- _Détails de l'exercice_
Répondez aux questions suivantes à partir de l'extrait ci-dessous.
1. Quel interprète campe Antigone ?
2. À la suite de la défection de quel chanteur Mathias Vidal reprend-il le rôle ?
3. Au cours de quel acte le ténor retrouve-t-il toute sa finesse ?

- _Texte étudié_
Campé par Josef Wagner, Antigone se montre un redoutable méchant tragique. Ne surjouant jamais, il n’a qu’à dire le texte et à se montrer digne pour donner vie à ce meurtrier redoutable. Avec une belle diction et un timbre assez clair, il s’impose avec beaucoup d’aisance. Le rôle ne lui donne que peu de moments solistes, mais les différents passages en duo ou ensemble lui donnent déjà l’occasion de poser un roi manipulateur et redoutable. Sa mort sera particulièrement marquante car il évite les effets trop marqués qui auraient été hors de propos : la violence de l’accent et la sobriété donnent toue la puissance à son aveux puis à sa malédiction. Face à lui, Mathias Vidal vient encore sauver une production suite à la défection de Charles Castronovo. Si pour Cinq-Mars il avait été admirable, on devine ici que le rôle lui convient moins. La tessiture est déjà plus basse (avec des notes graves effleurées) mais le rôle demande aussi plus de puissance et d’héroïsme. Malgré ces petits défaut, on ne peut que rester impressionné par la prestation du ténor : son entrée le montre parfait de style, égrainant les vocalises et décorations avec brio… et tout l’ouvrage le verra donner vie au texte de manière sidérante. Bien sûr le final du premier acte le trouve un peu à court de puissance, mais quelle énergie lors de celui du deuxième où on sent qu’il donne tout ce qu’il a pour lutter face à un choeur et un orchestre déchaîné. Et malgré toute cette énergie, il retrouve toute sa finesse lors du dernier acte. Un grand musicien bien sûr, mais aussi un immense interprète !

- _Matériel fourni_

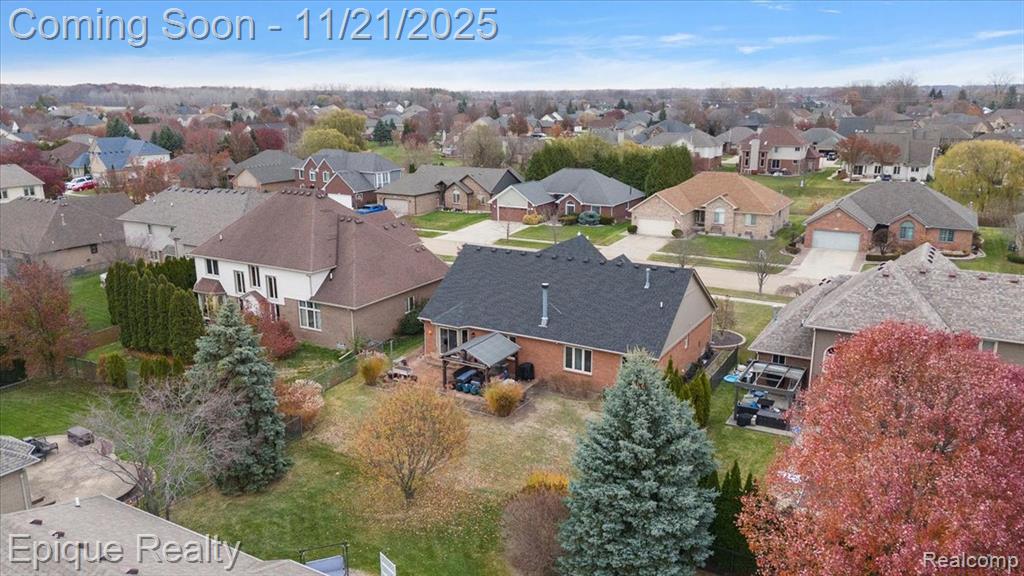 48309 Tecumseh Drive, Macomb, MI 48044 — Photo 21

- _Corrigé de l'exercice_
1. Josef Wagner.
2. Charles Castronovo.
3. Le dernier acte.